Justo allí, en una de sus avenidas principales, hay un enorme horno de vara y de palito. A través del vidrio puedes ver la hoguera y su rueda de varillas ensartadas en brillosos chicharrones, tiernas terneras y racks de costillas. 5 horas, 6 horas, 8 horas hasta retotearles las garritas, soltarles las carnitas y apretarles las grasitas, por eso ese sabor tan único, tan especial: solo es fuego, solo es humo, solo es tiempo y un pucho de sal.

Pedí el chicharrón y las costillas, y me las sirvieron en un canastico con plátano maduro (el más maduro), con arepa boyacense, yuca, guasacaca, papita mugre y ají casero. No sé qué estaba más rico: ¡¡¡todo estaba más rico!!! Qué bendita perdición.
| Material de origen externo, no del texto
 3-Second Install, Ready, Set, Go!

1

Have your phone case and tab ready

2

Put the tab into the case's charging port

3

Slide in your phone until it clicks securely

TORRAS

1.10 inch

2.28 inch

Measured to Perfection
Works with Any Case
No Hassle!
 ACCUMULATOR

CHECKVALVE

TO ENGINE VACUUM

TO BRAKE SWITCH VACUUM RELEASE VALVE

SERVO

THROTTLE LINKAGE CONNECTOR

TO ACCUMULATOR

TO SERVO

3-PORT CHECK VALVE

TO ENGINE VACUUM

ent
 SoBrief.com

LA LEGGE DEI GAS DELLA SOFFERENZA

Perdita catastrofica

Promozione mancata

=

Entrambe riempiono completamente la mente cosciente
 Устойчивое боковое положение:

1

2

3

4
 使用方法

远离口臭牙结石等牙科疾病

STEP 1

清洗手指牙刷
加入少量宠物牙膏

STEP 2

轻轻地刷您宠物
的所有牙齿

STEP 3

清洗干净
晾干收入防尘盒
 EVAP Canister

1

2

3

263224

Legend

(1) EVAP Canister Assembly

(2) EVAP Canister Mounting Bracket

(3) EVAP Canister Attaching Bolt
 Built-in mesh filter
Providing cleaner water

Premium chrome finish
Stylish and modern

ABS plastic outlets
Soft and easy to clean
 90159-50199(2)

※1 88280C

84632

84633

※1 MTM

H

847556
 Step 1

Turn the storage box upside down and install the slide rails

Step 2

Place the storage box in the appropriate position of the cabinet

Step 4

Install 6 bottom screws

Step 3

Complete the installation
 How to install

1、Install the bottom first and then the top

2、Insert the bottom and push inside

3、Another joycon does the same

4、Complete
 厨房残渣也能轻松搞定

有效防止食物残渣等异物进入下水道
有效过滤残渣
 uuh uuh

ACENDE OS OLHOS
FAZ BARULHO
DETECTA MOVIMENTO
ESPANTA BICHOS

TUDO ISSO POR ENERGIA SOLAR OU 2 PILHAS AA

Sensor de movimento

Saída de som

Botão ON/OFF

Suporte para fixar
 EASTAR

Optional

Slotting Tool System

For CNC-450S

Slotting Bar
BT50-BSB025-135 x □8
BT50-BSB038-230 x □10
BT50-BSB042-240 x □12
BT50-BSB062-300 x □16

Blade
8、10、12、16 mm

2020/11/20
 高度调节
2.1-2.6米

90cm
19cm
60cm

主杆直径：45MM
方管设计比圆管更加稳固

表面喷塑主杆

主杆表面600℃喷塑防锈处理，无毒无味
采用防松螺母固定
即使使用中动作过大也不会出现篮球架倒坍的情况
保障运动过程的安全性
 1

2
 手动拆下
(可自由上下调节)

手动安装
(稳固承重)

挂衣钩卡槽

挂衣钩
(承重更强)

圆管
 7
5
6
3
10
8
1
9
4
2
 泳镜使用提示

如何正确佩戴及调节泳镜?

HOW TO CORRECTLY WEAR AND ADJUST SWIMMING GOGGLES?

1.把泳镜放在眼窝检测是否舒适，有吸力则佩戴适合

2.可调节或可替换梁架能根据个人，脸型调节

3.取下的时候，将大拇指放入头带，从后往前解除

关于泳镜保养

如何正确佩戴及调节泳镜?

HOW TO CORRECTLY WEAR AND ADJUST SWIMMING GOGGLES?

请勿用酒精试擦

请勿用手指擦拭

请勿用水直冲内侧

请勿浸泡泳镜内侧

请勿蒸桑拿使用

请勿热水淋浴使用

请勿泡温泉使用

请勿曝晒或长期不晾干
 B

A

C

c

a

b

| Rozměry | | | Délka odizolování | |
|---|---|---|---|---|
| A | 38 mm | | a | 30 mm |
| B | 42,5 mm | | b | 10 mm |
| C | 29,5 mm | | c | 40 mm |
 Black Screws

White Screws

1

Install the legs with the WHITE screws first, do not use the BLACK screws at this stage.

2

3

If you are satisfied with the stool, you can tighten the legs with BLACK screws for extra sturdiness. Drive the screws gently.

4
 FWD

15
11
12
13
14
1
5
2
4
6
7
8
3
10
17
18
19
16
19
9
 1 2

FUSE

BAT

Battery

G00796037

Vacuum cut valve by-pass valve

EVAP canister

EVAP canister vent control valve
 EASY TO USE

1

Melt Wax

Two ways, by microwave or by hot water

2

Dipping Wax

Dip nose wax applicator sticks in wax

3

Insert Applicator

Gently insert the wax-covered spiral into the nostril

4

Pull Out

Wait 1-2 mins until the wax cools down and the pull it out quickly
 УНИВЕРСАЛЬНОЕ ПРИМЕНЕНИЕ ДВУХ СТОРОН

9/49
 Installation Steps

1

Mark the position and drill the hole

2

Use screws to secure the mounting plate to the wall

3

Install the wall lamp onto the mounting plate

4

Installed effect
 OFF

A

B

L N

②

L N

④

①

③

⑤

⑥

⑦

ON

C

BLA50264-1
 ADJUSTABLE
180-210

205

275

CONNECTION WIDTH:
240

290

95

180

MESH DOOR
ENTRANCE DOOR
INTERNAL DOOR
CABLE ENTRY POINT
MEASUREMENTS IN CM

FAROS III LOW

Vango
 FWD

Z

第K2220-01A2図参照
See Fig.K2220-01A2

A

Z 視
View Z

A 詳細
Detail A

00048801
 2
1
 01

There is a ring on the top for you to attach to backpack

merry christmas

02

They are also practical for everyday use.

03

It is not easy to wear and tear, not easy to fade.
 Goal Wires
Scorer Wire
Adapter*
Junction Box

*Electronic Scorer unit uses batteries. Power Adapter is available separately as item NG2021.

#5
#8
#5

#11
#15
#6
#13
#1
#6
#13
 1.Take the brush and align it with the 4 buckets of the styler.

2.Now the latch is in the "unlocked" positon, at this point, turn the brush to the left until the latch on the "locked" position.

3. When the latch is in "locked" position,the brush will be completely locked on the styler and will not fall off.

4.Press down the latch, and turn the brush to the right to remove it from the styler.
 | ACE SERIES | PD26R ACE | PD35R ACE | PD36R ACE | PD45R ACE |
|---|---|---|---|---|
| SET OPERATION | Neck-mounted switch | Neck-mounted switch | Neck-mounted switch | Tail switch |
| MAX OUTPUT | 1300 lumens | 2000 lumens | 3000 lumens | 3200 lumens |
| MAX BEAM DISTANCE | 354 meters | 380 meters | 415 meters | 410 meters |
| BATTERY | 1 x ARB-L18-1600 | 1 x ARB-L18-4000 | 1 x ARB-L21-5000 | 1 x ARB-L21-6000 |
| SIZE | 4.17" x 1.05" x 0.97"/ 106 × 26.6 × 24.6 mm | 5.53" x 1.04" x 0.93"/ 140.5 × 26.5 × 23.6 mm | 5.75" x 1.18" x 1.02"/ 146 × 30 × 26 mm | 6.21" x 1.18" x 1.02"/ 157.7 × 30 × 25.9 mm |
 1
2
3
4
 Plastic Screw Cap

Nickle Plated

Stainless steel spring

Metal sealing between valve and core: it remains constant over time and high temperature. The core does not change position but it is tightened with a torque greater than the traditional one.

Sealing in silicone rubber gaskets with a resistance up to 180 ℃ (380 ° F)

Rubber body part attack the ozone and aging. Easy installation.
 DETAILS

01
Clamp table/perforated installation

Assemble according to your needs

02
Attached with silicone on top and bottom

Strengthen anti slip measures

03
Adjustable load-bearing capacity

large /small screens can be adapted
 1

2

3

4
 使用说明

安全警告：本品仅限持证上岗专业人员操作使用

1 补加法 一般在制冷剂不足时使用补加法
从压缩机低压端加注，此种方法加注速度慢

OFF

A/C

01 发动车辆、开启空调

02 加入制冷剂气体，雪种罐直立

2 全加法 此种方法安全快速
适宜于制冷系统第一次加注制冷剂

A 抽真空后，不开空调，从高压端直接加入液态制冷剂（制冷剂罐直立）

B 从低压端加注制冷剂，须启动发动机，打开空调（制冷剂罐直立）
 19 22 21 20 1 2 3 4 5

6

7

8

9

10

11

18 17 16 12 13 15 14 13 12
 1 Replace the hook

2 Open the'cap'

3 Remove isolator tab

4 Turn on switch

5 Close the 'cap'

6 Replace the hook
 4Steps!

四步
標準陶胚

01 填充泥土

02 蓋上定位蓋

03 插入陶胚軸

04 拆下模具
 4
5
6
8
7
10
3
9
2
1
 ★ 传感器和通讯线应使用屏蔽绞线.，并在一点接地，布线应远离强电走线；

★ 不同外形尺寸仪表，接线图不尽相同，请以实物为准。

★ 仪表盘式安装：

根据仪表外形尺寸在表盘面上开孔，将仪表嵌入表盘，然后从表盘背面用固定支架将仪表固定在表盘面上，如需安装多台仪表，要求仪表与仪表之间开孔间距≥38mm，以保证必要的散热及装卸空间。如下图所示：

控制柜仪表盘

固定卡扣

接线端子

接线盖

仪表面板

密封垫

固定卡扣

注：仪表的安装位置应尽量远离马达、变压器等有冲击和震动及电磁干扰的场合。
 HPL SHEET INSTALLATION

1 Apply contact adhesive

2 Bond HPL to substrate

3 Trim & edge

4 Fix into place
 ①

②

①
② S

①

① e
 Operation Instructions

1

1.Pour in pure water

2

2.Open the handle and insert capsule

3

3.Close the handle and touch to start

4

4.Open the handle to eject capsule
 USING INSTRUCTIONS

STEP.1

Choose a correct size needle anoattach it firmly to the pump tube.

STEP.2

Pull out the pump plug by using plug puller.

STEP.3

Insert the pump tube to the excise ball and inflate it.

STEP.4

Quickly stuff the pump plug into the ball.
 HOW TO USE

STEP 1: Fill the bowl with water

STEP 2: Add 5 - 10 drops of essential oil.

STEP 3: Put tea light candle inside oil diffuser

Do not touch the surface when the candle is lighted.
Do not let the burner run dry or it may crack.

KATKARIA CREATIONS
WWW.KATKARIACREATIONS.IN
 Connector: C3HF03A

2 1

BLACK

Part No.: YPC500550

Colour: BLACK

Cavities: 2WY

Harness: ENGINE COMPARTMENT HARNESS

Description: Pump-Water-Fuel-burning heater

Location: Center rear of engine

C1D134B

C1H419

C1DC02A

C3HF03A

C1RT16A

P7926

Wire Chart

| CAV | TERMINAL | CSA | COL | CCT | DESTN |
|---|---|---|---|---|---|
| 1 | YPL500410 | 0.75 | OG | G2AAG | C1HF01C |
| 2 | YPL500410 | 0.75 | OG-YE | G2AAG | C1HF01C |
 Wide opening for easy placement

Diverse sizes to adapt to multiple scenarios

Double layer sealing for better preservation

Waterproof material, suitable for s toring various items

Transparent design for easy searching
La costilla iba de arriba abajo, 5 dedos de pura carne pulpita, de la piel crocante hasta el tierno hueso y sus sueltas punticas. Era chicharrón arriba, era costilla abajo ¿costichi? pero el más carnudo, jugoso y regustoso, 4 pisos de purita felicidá; ¿y el chicharrón? venía sacado del mismo costillón, o del azotao lomo que en la vara su piel había reventao. El corte más arriba y su sabor superior: más grasa, más crema y su piel caramelo quebrando el sonido al rededor… no he salido aún… y yaaaaa quiero regresar. Qué delicia por DIOS.